Fundamental Analysis Factors Impacting Lithium
Despite the discouraging technical indicators, it’s important to examine the fundamental drivers shaping the lithium landscape. According to a recent report by Morgan Stanley titled "Lithium Falling, Cobalt Holding," several critical factors come into play.
Demand Insights:
- Strong Growth Indications: The demand for lithium, spurred by battery electric vehicles (BEVs) and energy storage solutions, continues to exhibit robust growth. In particular, Morgan Stanley noted that BEV sales are surging, with a record high share of 32% in China as of April.
- Projected Improvement in Affordability: As we move into the second half of this year, improvements in affordability are expected to drive further demand, particularly in the US and Europe.
- Potential US-China Trade Dynamics: The rollback of tariffs between the US and China might also lead to increased demand for energy storage batteries.
Supply Dynamics:
- Oversupply Issues: The crux of the problem for lithium pricing lies predominantly in oversupply rather than lack of demand. Morgan Stanley indicated that current supply growth is substantially outpacing demand, resulting in elevated inventories and downward price pressures.
- Regional Contributions: China’s significant contribution to supply, with production surging by 65% year to date, alongside strong outputs from Australia, Brazil, and Chile, adds to the market’s oversupply condition.
Price Forecasts:
According to Morgan Stanley, for prices to regain strength, a reduction in supply is essential. However, many producers are focused more on cost-cutting rather than curtailing output, which complicates the price recovery scenario. The firm forecasts modest price increases in the coming years, estimating prices to rise to US$9,175 in 2025, US$10,250 in 2026, and US$12,375 in 2027, signalling a potential, albeit gradual, market recovery.
What Lies Ahead for Lithium Prices and ASX Lithium Stocks
The fluctuations in lithium prices demonstrate how market dynamics can dramatically shift within different phases of the commodity cycle. Despite increased demand, it’s the oversupply that continues to weigh heavily on prices—an irony that hampers opportunities for the producers and investors alike.
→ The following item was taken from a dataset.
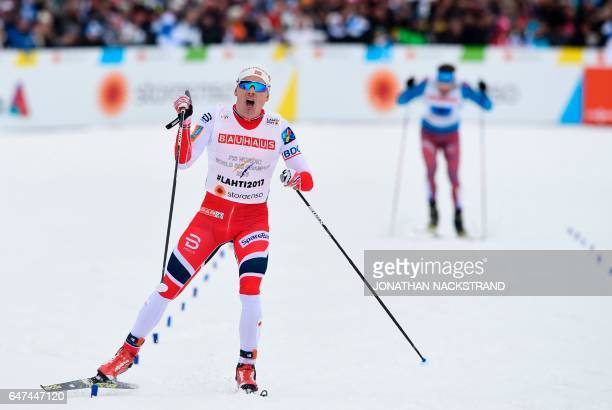 Finn Haagen Krogh of Norway's men's relay team crosses the finish line to win with his teammates the men's cross-country 4x10 km relay event of the...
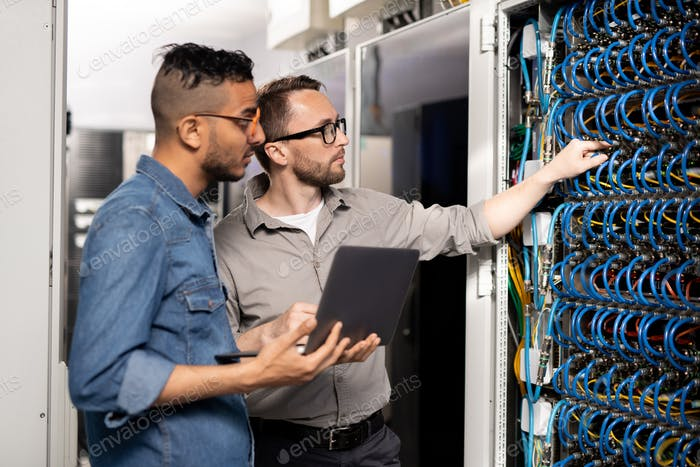 Computer support specialists analyzing network problem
For those engaged in trading or investing in the sector, it raises the fundamental question of whether to adopt a trend-following approach or to remain steadfast in belief amidst fluctuating narratives. In the coming weeks, I intend to provide a more detailed technical versus broker analysis specific to ASX lithium stocks, which should serve as a valuable resource for navigating this volatile market landscape.
As we reflect on these developments, it’s crucial for all investors in commodities—particularly lithium—to remain aware of the ongoing cycles and the lessons they impart.